Saved data entries:
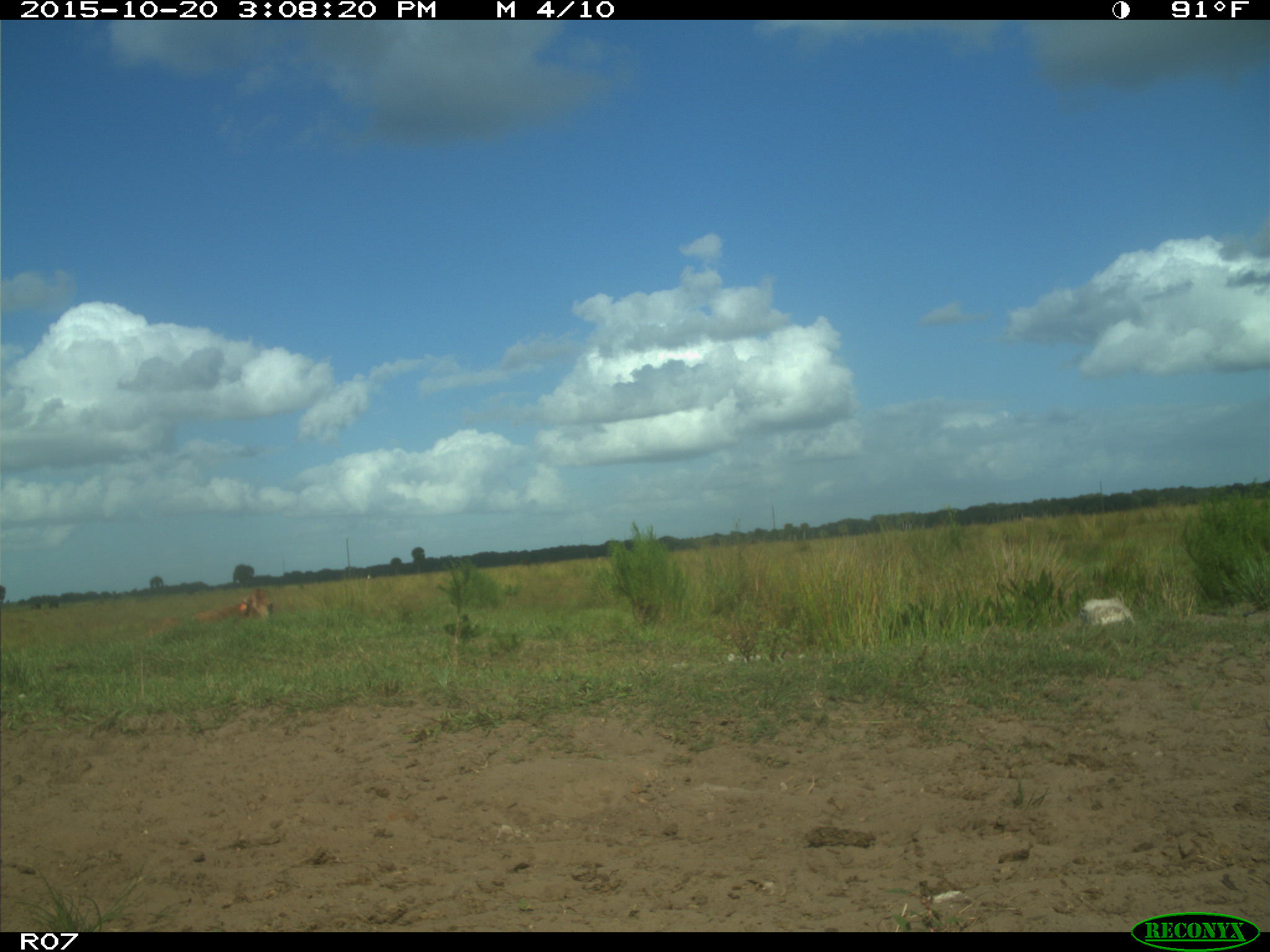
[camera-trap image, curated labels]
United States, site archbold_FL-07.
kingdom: Animalia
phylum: Chordata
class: Mammalia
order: Artiodactyla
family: Bovidae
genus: Bos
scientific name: Bos taurus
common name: domestic cow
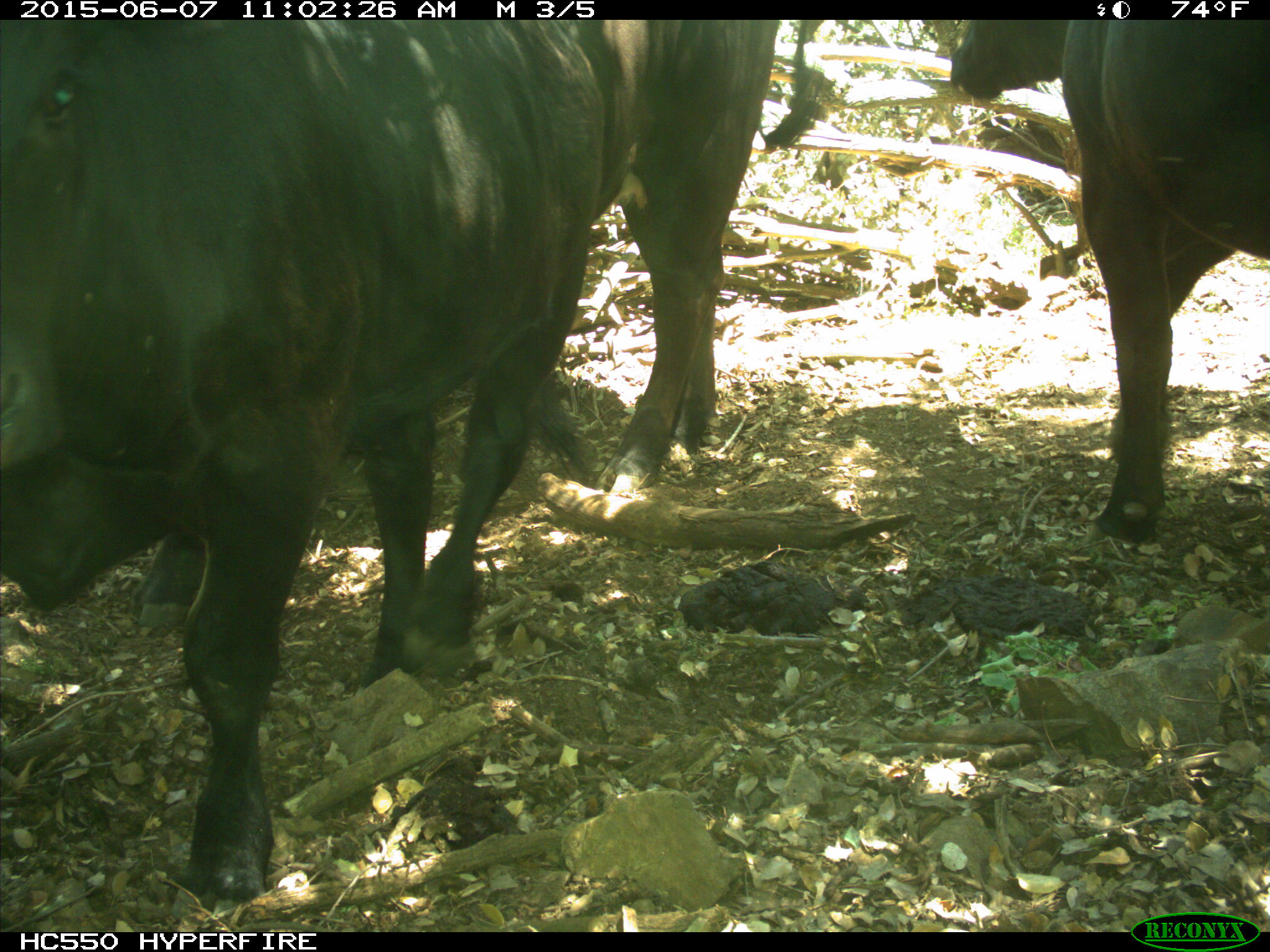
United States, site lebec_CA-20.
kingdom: Animalia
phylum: Chordata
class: Mammalia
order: Artiodactyla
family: Bovidae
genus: Bos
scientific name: Bos taurus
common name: domestic cow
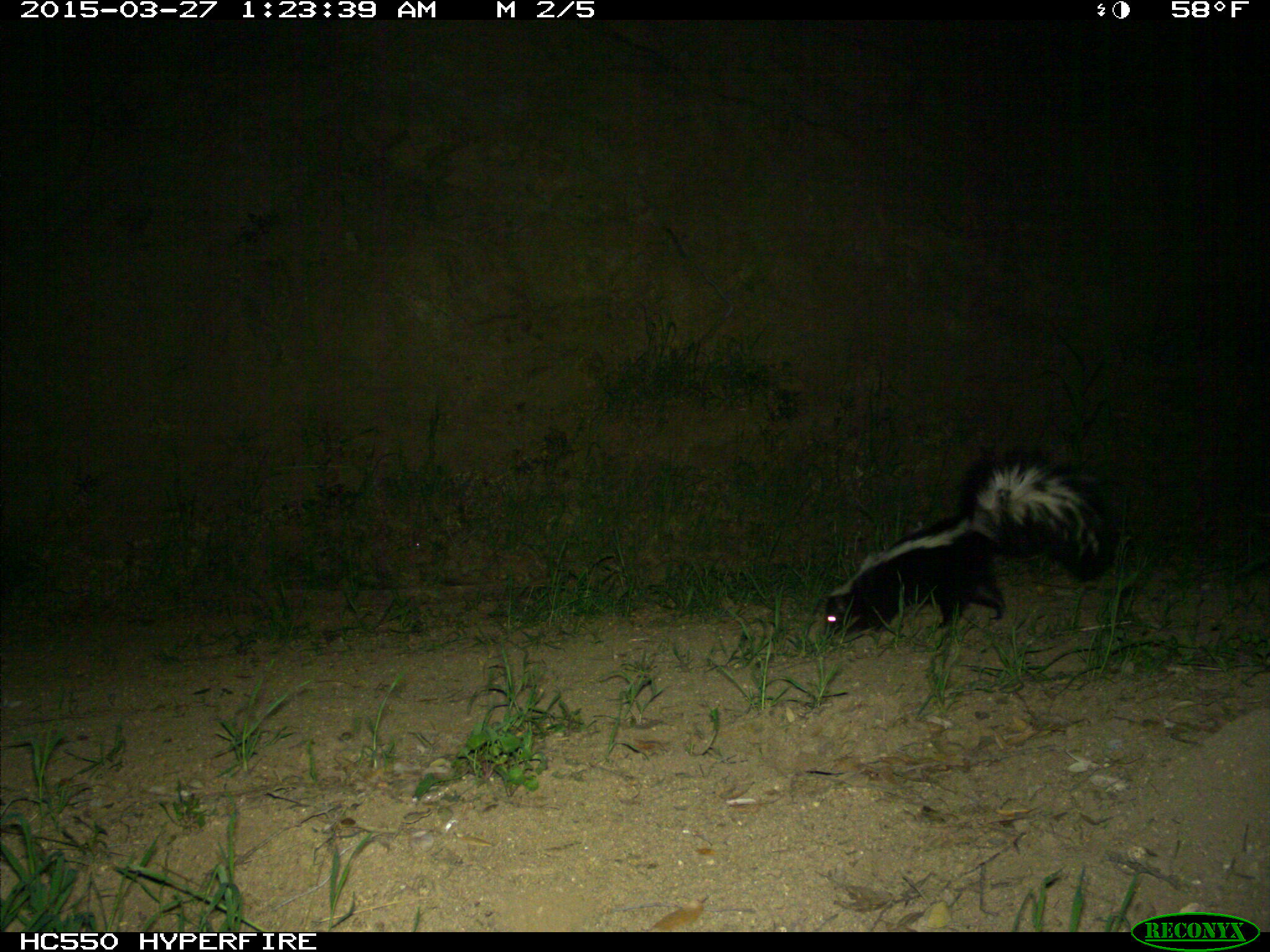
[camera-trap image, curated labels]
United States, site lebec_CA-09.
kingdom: Animalia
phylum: Chordata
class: Mammalia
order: Carnivora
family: Mephitidae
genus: Mephitis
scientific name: Mephitis mephitis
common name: striped skunk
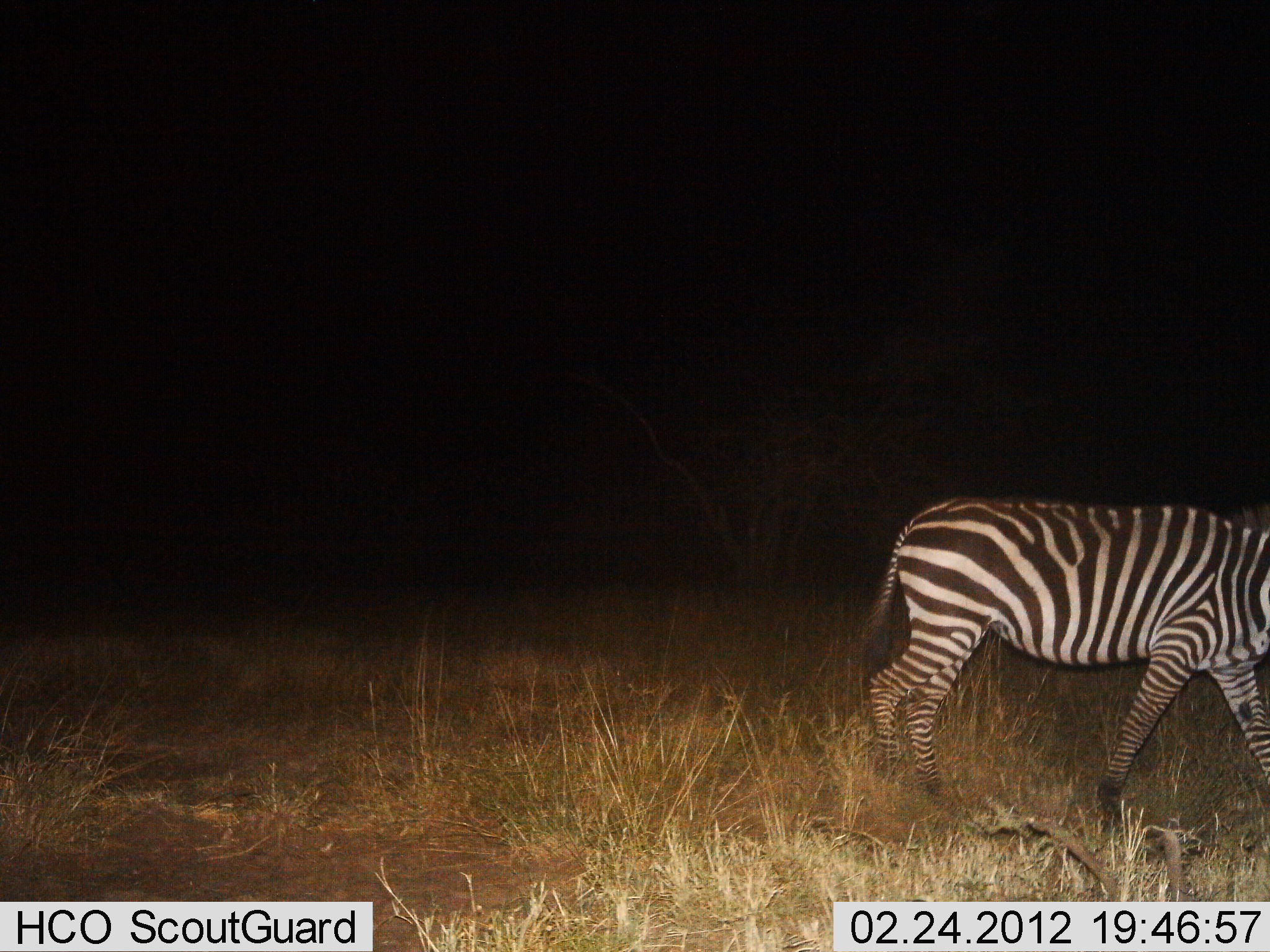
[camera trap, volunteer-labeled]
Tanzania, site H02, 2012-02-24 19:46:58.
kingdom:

▶ _TASK PROMPT_: Exactly repeat the data above; the pictures do not belong in your copy.

▶ _WRITTEN SOLUTION_:
[camera-trap image, curated labels]
United States, site archbold_FL-07.
kingdom: Animalia
phylum: Chordata
class: Mammalia
order: Artiodactyla
family: Bovidae
genus: Bos
scientific name: Bos taurus
common name: domestic cow
United States, site lebec_CA-20.
kingdom: Animalia
phylum: Chordata
class: Mammalia
order: Artiodactyla
family: Bovidae
genus: Bos
scientific name: Bos taurus
common name: domestic cow
[camera-trap image, curated labels]
United States, site lebec_CA-09.
kingdom: Animalia
phylum: Chordata
class: Mammalia
order: Carnivora
family: Mephitidae
genus: Mephitis
scientific name: Mephitis mephitis
common name: striped skunk
[camera trap, volunteer-labeled]
Tanzania, site H02, 2012-02-24 19:46:58.
kingdom:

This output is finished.